Troubleshoot cluster traffic issues with metrics. Read on to learn how to read, interpret, and act on your cluster metrics reports.
Navigating to Metrics
The Metrics dashboard is located in each cluster’s dashboard. Log into Bonsai, click on your cluster, and click on the metrics tab.
Time Window Selector
Use this selector to choose between 4 window sizes: 1. The last 1 hour (1h) 2. The last 24 hrs (1d) 3. The last 7 days (7d) 4. The last 28 days (28d)
Click on the arrows to go back or forth in time within the same time window size.
UTC and Local Timezone Toggle
Click on the timezone to toggle between displaying the graph timestamps in UTC time or your local timezone.
You can drill down to smaller windows of time on any graph by clicking and dragging to select a time range.
More information doesn’t necessarily mean more clarity. When something happens to your traffic and cluster responses, it’s important to know how to see your metrics and draw conclusions
Below we’ll cover what each graph displays and some examples of what they will look like given certain use cases, like high-traffic or clusters in different states (normal, or experiencing downtime). We’ll start with the most information-dense graph: the request heatmap.
Request Heatmap (Count & Duration)
This graph reveals how fast requests are. Each column in the graph represents a “slice” of time. Each row, or “bucket”, in the slice represents duration speed. The ‘hotter’ a bucket is colored, the more requests there are in that bucket. To further help visualize the difference in the quantity of requests for each bucket, every slice of time can be viewed as a histogram on hover.

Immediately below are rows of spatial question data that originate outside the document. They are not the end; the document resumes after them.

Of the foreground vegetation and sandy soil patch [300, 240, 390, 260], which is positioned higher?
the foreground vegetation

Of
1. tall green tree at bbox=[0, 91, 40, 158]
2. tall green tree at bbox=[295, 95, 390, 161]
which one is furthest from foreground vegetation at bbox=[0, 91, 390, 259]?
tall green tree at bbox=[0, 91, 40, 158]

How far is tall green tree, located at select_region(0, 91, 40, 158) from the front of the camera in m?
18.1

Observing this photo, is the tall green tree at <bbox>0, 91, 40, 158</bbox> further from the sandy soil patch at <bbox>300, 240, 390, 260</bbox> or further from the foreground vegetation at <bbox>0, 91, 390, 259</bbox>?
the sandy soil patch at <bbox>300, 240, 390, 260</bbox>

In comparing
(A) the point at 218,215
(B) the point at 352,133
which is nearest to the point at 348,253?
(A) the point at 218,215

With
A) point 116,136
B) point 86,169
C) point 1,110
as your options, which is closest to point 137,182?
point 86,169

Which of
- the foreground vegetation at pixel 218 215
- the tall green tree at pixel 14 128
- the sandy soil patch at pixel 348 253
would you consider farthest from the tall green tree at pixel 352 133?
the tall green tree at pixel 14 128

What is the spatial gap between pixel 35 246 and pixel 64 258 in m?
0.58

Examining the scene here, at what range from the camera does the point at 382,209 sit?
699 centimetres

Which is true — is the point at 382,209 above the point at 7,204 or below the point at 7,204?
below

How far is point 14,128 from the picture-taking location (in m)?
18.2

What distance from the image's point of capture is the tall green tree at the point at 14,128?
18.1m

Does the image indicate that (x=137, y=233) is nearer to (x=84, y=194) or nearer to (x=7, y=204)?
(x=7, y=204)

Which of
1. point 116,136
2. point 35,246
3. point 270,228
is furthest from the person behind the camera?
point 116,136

This heatmap displays a healthy cluster with a lot of traffic, and some slow request times (toward the top), but a majority of it is occurring below 40ms.
Here we have a cluster with very little traffic. It’s important to note that the ‘heat’ color of every bucket is determined relative to the other data in the graph - so a side-by-side comparison of two request heatmaps using color won’t be accurate.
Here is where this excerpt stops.